4th March, 2021
AEF has responded to the Department for Transport’s consultation Implementing the Carbon Offsetting and Reduction Scheme for International Aviation (CORSIA), which also posed questions about the best way to address the overlap, on some routes, with the requirements of the UK’s emissions trading system, the UK ETS (while CORSIA will apply to all international departures from the UK, the UK ETS applies to domestic departures and international flights to EEA states).
CORSIA is a scheme adopted by the UN aviation agency, ICAO, to keep net emissions from international aviation at or below 2020 levels, primarily using eligible offsets. States can participate voluntarily in the first two phases of the scheme, from 2021 to 2026, before it becomes mandatory in 2027. However, if a state does elect to participate in the voluntary phases, it’s compulsory for all its (qualifying) operators to comply. The UK is a participating state and the Department for Transport has consulted on how to implement the requirements into UK law.

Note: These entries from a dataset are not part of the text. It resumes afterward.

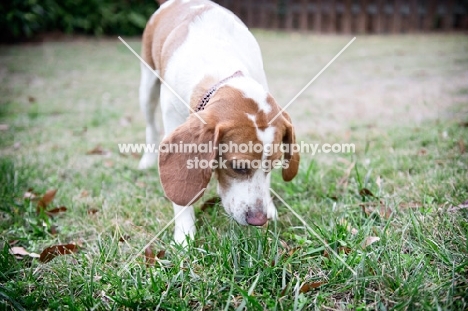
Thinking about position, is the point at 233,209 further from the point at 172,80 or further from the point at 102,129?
the point at 102,129

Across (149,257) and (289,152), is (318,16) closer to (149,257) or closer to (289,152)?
(289,152)

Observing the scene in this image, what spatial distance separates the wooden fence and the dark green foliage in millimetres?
3722

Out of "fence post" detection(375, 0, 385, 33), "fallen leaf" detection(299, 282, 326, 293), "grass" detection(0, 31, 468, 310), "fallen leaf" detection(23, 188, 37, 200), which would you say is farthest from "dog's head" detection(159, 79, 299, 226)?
"fence post" detection(375, 0, 385, 33)

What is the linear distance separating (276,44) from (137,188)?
10.7 metres

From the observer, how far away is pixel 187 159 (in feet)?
8.55

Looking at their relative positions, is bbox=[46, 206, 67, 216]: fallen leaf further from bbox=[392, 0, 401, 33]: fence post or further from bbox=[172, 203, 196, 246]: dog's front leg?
bbox=[392, 0, 401, 33]: fence post

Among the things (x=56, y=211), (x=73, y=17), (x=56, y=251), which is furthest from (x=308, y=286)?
(x=73, y=17)

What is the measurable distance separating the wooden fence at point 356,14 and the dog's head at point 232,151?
14.2 meters

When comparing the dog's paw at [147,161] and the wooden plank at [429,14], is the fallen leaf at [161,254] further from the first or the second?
the wooden plank at [429,14]

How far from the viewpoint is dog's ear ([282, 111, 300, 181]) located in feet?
9.14

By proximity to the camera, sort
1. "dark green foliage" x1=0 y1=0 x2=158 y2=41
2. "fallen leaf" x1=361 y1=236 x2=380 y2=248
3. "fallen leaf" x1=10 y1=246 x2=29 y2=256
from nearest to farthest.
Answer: "fallen leaf" x1=361 y1=236 x2=380 y2=248 → "fallen leaf" x1=10 y1=246 x2=29 y2=256 → "dark green foliage" x1=0 y1=0 x2=158 y2=41

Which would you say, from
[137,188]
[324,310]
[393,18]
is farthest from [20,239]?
[393,18]

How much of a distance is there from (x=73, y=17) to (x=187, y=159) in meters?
12.5

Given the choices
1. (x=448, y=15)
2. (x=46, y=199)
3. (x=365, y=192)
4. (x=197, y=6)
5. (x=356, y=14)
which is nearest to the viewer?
(x=365, y=192)
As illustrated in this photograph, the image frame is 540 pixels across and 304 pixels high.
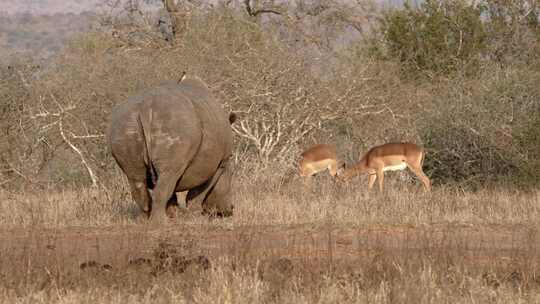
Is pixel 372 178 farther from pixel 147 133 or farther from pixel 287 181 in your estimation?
pixel 147 133

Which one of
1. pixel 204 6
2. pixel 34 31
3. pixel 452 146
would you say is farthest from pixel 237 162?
pixel 34 31

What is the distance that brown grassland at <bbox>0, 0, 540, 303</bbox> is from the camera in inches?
320

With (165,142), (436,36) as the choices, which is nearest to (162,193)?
(165,142)

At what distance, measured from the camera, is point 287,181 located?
57.6 feet

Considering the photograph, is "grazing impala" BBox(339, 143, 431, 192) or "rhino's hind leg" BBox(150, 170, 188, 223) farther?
"grazing impala" BBox(339, 143, 431, 192)

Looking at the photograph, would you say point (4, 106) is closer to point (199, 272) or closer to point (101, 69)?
point (101, 69)

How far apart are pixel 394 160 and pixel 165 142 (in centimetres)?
809

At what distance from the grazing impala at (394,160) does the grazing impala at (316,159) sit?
2.24 ft

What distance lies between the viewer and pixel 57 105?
17969 millimetres

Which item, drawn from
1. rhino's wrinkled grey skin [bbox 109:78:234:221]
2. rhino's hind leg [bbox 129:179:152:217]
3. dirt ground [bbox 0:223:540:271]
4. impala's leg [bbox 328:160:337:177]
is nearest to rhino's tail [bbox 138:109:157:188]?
rhino's wrinkled grey skin [bbox 109:78:234:221]

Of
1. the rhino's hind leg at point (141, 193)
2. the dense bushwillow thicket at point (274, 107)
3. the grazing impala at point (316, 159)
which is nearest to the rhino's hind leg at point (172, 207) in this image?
the rhino's hind leg at point (141, 193)

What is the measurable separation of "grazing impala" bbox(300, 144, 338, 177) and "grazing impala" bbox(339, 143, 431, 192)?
0.68 meters

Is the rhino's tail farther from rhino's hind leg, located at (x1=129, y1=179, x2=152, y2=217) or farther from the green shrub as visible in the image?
the green shrub

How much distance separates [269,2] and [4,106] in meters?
10.2
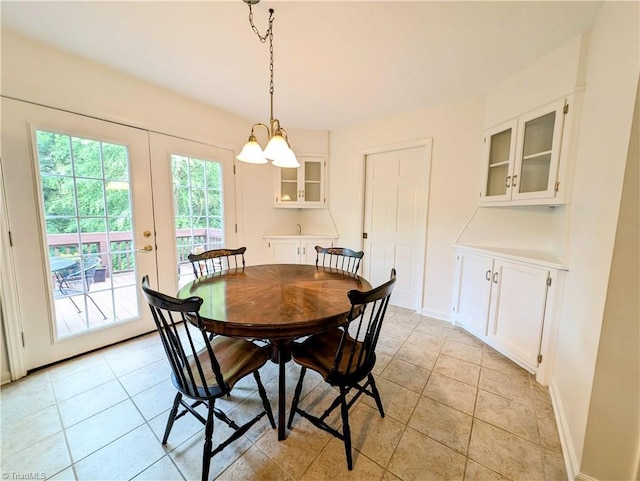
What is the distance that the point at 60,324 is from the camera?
6.66 feet

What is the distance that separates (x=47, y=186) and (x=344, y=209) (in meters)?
3.03

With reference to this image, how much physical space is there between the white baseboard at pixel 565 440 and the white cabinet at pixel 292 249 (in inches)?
106

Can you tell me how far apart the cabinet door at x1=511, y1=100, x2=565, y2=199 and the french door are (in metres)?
3.21

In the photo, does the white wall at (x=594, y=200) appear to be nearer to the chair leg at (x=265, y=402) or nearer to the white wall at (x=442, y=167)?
the white wall at (x=442, y=167)

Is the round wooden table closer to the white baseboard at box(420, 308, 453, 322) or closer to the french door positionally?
the french door

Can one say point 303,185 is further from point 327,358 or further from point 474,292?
point 327,358

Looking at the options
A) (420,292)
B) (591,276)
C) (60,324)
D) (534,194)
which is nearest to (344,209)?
(420,292)

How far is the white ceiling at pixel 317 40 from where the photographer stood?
1499 millimetres

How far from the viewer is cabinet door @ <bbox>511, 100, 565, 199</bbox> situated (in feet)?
5.98

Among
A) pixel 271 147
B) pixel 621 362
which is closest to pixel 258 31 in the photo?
pixel 271 147

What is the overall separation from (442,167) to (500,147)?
569 millimetres

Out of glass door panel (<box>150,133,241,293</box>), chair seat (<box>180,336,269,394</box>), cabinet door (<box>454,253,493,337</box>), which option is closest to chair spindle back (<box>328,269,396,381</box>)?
chair seat (<box>180,336,269,394</box>)

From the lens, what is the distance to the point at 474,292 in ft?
8.05

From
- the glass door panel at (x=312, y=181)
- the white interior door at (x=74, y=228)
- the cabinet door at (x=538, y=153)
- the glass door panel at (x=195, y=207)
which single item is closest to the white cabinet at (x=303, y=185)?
the glass door panel at (x=312, y=181)
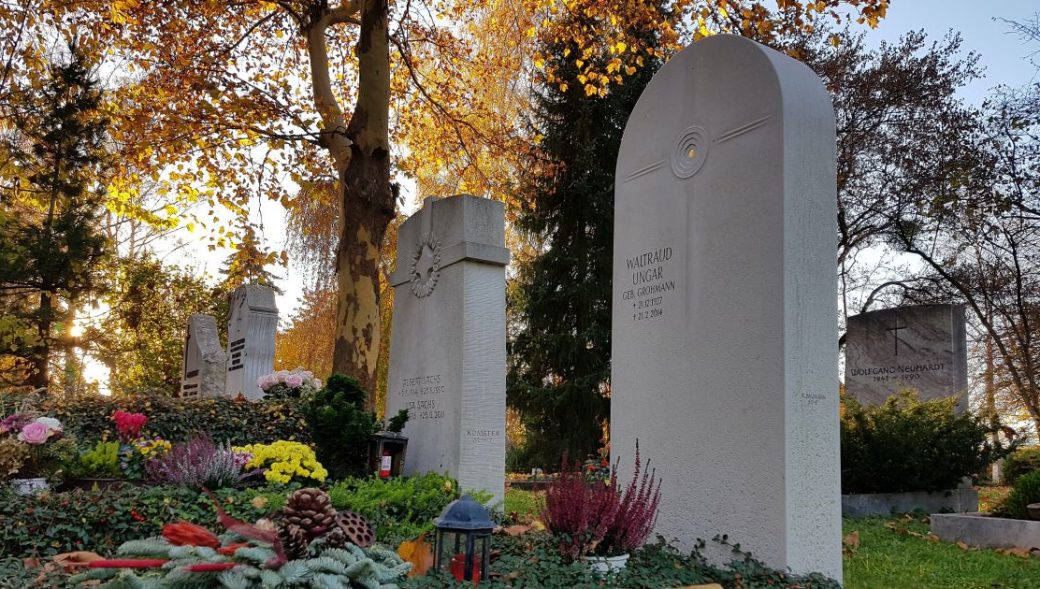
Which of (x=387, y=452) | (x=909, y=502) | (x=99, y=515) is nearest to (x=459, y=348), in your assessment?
(x=387, y=452)

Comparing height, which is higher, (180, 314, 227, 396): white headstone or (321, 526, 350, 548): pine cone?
(180, 314, 227, 396): white headstone

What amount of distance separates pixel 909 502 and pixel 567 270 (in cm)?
861

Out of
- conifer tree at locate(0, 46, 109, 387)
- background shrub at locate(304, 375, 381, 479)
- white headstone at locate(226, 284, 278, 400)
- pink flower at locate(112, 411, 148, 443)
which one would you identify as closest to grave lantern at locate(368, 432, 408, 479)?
background shrub at locate(304, 375, 381, 479)

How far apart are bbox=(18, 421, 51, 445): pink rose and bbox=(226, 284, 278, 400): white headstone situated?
7.49m

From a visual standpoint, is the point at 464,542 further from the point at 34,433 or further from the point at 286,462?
the point at 34,433

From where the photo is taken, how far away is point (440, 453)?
748cm

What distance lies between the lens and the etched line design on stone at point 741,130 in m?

In our response, we support using ICAO’s CORSIA SARP (Standards and Recommended Practices), but argue that provision should be made to allow the reported information to be used for other purposes, such as better environmental information for the public. We also stress that due to the significantly lower carbon price of CORSIA units, airline operators with international flights covered by the UK’s emission trading scheme should be required to comply both with the CORSIA scheme and the UK ETS (which has replaced the EU ETS under Brexit). Effectively exempting overlapping routes from the UK ETS because they are covered by CORSIA, the Government’s favoured option, would mean airlines paying substantially less for those emissions than they do today, and less than other sectors will pay to meet their UK ETS obligations. This would be a backward step at a time when carbon pricing is seen as essential to accelerate decarbonisation of the sector.